Executed in 1972, Joseph Beuys’s Unterwasserbuch (Underwater Book) is a time capsule of Beuys’ most personal motifs, preserved underwater for posterity. A metal torch illuminates a rubber book, whose oversize pages consecutively show forty-three black-and-white photographs of Beuys installing his 1971 exhibition at the Moderna Museet in Stockholm, Sweden; the artist’s first exhibition outside of Germany. In January of that year, the photographer Lothar Wolleh travelled with Beuys to document the installation period; using a camera set up some metres away from the artworks and relying on natural lighting, the resulting photographs are silent witnesses to the process of Beuys at work. With their blurrings, intermittent inky darkness, and Beuys striding in and out, the photographs capture Beuys’ magnetic magic. Initially, planned as an edition of multiples, when Wolleh’s signature black frame was trimmed during the printing process, production was halted. Only two copies of the Joseph Beuys – eine Dokumentation von Lothar Wolleh book were created, the other held at the Hamburger Bahnhof Museum in Berlin. In this work, the underwater torch illuminates a spread of Beuys, caught in a moment of reflection and self-appraisal, standing beside his earlier work, Das Schweigen von Marcel Duchamp wird überbewertet (The Silence of Marcel Duchamp is overrated), a critique of Duchamp’s withdrawal from art practice in favour of chess. Within Beuys’ self-created mythology, the yellowish light of the torch links to the narrative of his rescue by Tatars after his plane crashed in Crimea during the Second World War, and torches reappear in several of his most significant works including The Sled, 1969, and The Pack, 1969.

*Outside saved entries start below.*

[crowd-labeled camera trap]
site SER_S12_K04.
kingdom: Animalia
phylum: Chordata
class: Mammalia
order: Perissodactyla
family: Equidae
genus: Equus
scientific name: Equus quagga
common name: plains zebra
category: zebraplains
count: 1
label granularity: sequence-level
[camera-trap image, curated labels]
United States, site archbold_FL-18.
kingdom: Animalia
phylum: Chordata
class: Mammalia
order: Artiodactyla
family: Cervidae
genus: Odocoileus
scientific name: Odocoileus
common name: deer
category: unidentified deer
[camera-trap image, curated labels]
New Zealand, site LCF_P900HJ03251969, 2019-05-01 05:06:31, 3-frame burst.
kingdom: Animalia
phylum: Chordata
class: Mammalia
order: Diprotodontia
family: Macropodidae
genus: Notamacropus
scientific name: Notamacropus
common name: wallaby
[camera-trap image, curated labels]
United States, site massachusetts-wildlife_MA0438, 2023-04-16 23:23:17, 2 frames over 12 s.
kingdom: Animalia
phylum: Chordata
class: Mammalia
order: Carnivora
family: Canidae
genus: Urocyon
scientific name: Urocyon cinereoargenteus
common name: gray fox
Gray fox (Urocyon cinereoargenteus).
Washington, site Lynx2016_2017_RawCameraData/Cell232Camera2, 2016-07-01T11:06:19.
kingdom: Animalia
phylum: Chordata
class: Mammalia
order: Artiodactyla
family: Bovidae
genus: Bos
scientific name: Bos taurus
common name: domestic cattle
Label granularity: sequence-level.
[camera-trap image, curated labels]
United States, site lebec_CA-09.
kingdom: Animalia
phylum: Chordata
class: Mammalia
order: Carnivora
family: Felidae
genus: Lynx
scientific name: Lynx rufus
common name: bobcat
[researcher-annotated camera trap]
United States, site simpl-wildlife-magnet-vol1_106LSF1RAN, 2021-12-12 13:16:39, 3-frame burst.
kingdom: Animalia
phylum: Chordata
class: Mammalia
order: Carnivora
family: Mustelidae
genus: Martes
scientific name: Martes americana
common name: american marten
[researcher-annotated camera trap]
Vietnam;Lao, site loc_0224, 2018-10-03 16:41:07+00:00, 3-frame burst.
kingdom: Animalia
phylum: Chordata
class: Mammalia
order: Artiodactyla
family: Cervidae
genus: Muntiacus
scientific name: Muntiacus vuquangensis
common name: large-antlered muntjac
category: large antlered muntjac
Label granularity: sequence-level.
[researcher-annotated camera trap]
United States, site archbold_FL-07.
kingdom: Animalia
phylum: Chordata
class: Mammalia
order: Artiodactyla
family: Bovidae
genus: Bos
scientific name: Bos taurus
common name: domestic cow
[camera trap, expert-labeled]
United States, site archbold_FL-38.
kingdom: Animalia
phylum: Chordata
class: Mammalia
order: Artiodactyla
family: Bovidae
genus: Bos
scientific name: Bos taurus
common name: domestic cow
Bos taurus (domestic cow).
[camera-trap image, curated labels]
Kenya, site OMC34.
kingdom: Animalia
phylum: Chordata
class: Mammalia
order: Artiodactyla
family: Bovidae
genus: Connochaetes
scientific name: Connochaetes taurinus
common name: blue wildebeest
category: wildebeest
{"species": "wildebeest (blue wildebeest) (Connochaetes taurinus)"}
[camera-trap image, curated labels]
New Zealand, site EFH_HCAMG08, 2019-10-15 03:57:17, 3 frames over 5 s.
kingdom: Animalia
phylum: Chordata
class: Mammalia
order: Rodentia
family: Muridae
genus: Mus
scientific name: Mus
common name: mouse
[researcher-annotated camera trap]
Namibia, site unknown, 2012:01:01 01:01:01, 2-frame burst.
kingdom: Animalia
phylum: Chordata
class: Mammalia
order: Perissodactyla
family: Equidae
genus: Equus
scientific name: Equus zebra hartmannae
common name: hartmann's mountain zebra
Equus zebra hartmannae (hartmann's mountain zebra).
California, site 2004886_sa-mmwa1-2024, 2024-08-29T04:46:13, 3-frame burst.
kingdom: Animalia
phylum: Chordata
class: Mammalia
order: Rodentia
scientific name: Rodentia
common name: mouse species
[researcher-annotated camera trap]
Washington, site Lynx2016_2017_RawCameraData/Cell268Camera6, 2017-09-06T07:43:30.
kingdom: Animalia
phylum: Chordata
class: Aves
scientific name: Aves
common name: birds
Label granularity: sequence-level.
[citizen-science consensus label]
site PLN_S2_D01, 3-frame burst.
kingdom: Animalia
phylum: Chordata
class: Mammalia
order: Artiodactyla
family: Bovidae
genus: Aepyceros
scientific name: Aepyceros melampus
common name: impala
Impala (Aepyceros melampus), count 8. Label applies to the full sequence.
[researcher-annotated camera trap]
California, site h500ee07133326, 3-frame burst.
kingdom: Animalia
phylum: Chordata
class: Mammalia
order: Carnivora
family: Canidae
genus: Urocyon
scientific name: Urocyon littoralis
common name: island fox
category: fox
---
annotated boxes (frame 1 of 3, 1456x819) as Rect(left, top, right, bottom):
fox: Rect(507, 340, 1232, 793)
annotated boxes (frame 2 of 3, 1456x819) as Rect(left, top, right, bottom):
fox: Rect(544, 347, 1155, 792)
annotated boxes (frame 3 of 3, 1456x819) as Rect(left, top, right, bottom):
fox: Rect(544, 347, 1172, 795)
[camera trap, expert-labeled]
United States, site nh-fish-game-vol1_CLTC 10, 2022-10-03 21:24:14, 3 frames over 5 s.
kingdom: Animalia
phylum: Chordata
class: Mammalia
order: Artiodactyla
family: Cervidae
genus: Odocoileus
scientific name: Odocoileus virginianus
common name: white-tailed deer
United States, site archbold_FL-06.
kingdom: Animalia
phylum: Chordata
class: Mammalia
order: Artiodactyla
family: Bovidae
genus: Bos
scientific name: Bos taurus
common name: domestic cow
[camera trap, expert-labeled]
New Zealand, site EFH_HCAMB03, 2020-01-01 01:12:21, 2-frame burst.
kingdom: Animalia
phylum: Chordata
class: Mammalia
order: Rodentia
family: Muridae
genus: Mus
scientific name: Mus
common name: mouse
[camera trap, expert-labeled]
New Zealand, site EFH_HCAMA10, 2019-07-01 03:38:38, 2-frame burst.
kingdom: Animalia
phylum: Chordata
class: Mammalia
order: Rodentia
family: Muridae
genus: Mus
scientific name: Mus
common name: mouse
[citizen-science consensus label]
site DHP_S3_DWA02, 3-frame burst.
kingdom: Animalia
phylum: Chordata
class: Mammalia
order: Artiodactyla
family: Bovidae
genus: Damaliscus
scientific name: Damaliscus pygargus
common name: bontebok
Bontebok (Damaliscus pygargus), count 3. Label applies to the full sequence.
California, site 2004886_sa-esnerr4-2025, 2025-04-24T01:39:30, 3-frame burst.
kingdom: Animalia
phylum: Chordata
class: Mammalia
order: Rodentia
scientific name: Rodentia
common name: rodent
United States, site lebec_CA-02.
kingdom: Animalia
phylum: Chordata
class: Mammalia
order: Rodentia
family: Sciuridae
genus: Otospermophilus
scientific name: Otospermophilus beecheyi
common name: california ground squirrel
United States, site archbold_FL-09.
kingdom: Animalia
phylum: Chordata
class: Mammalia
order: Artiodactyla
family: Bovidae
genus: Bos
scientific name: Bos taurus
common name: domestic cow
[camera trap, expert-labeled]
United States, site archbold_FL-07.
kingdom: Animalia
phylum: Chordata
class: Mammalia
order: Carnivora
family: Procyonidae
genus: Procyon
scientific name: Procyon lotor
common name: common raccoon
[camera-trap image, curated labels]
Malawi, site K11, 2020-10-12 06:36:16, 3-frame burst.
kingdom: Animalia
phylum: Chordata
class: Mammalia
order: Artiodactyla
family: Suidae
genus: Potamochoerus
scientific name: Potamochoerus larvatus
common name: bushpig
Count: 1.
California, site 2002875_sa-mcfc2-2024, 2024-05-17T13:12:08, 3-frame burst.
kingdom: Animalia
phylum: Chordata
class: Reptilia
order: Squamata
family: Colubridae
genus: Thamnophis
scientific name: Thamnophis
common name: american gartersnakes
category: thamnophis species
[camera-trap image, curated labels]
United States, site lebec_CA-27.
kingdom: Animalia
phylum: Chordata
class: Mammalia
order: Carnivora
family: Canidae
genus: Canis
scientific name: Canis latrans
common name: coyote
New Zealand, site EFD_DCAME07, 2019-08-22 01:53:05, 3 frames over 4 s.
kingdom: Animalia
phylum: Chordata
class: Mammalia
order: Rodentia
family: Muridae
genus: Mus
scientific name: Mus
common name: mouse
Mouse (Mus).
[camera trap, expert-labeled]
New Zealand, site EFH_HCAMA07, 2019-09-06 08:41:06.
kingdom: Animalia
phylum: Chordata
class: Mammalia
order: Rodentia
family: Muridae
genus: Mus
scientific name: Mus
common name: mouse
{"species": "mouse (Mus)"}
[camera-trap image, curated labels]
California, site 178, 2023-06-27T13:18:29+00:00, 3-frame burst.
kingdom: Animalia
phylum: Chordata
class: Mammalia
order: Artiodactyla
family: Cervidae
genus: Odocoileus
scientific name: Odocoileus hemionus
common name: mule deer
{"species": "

Another key element of Beuys’ visual vocabulary was the expressive potential of the empty rectangular box: ‘Symbolically, the dark, empty box is an anti-space that embodies a spiritual shelter and safe haven, which, through its undefined emptiness, offers the opportunity to fill it with something new’ (I. Malz, ‘The Undefined Silence Between: Reflections on Silence, Invisible Phenomena, and Dust Images in the Work of Joseph Beuys’ in M. Ackermann (et. al.), Joseph Beuys: Parallel Processes, Munich, 2010, p. 369). Like the vitrines, plinths and pedestals that separate an artwork from its audience, the box of Unterwasserbuch, rusted on the outside, and smoothly galvanised within, frames its contents and choreographs how they are understood. The water within appears to distort the pages of the book, but also locates the book within a geological timescale, seemingly a preserved remnant of Beuys.
Shedding light on a photograph of a work directly referencing Duchamp, Beuys cleverly brings to the fore and evaluates the Dadaist’s artistic legacy. Whereas Duchamp collapsed the divide between mass production and high art, Beuys sought to demolish the gap between art and life altogether, a desire conveyed through his concept of ‘social sculpture’, or the potential of art to galvanise societal change. As the artist explained, ‘I am interested in the dissemination of physical vehicles in the form of editions, because I am interested in the dissemination of ideas. … You see, the people who own such an object...will continually look to see what the man who produced the thing is doing now...It is like an antenna standing somewhere or other with which you stay connected’ (J. Beuys, quoted in B. Dodenhoff, ‘The Multiples’ in M. Ackermann, et. al., Joseph Beuys: Parallel Processes, Munich, 2010, p. 170).